**WORK TO BE COMPLETED:**
Could you retype the listing beneath, keeping each line exactly as it is?

**SOURCE RECORDS:**
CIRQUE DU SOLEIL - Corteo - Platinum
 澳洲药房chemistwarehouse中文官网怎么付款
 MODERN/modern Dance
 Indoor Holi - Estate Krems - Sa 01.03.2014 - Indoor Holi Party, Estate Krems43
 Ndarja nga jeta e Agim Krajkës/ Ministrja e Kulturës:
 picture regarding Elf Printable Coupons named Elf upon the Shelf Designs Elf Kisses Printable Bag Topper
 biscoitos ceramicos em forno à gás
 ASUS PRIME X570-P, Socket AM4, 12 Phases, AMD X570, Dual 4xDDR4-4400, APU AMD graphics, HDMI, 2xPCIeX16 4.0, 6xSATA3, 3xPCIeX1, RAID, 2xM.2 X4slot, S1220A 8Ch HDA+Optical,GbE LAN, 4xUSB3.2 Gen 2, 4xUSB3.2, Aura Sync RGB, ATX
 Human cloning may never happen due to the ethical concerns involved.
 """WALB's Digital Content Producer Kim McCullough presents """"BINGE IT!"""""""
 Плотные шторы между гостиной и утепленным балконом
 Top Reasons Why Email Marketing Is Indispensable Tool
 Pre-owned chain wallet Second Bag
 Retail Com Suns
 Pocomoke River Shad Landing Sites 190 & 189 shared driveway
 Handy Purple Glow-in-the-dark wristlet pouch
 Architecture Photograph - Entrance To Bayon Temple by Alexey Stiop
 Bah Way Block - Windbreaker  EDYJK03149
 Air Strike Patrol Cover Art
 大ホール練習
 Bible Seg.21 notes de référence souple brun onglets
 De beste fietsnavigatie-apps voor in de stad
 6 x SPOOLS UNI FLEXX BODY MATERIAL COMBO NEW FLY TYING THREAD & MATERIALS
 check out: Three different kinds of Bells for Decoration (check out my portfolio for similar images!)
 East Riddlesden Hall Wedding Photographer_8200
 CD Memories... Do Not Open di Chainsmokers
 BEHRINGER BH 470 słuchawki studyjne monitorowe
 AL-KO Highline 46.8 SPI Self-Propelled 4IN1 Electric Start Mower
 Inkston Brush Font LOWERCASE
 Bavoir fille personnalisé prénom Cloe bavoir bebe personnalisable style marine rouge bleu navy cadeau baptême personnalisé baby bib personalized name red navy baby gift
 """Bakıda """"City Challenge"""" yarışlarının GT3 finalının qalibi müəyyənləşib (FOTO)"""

**YOUR SOLUTION:**
CIRQUE DU SOLEIL - Corteo - Platinum
 澳洲药房chemistwarehouse中文官网怎么付款
 MODERN/modern Dance
 Indoor Holi - Estate Krems - Sa 01.03.2014 - Indoor Holi Party, Estate Krems43
 Ndarja nga jeta e Agim Krajkës/ Ministrja e Kulturës:
 picture regarding Elf Printable Coupons named Elf upon the Shelf Designs Elf Kisses Printable Bag Topper
 biscoitos ceramicos em forno à gás
 ASUS PRIME X570-P, Socket AM4, 12 Phases, AMD X570, Dual 4xDDR4-4400, APU AMD graphics, HDMI, 2xPCIeX16 4.0, 6xSATA3, 3xPCIeX1, RAID, 2xM.2 X4slot, S1220A 8Ch HDA+Optical,GbE LAN, 4xUSB3.2 Gen 2, 4xUSB3.2, Aura Sync RGB, ATX
 Human cloning may never happen due to the ethical concerns involved.
 """WALB's Digital Content Producer Kim McCullough presents """"BINGE IT!"""""""
 Плотные шторы между гостиной и утепленным балконом
 Top Reasons Why Email Marketing Is Indispensable Tool
 Pre-owned chain wallet Second Bag
 Retail Com Suns
 Pocomoke River Shad Landing Sites 190 & 189 shared driveway
 Handy Purple Glow-in-the-dark wristlet pouch
 Architecture Photograph - Entrance To Bayon Temple by Alexey Stiop
 Bah Way Block - Windbreaker  EDYJK03149
 Air Strike Patrol Cover Art
 大ホール練習
 Bible Seg.21 notes de référence souple brun onglets
 De beste fietsnavigatie-apps voor in de stad
 6 x SPOOLS UNI FLEXX BODY MATERIAL COMBO NEW FLY TYING THREAD & MATERIALS
 check out: Three different kinds of Bells for Decoration (check out my portfolio for similar images!)
 East Riddlesden Hall Wedding Photographer_8200
 CD Memories... Do Not Open di Chainsmokers
 BEHRINGER BH 470 słuchawki studyjne monitorowe
 AL-KO Highline 46.8 SPI Self-Propelled 4IN1 Electric Start Mower
 Inkston Brush Font LOWERCASE
 Bavoir fille personnalisé prénom Cloe bavoir bebe personnalisable style marine rouge bleu navy cadeau baptême personnalisé baby bib personalized name red navy baby gift
 """Bakıda """"City Challenge"""" yarışlarının GT3 finalının qalibi müəyyənləşib (FOTO)"""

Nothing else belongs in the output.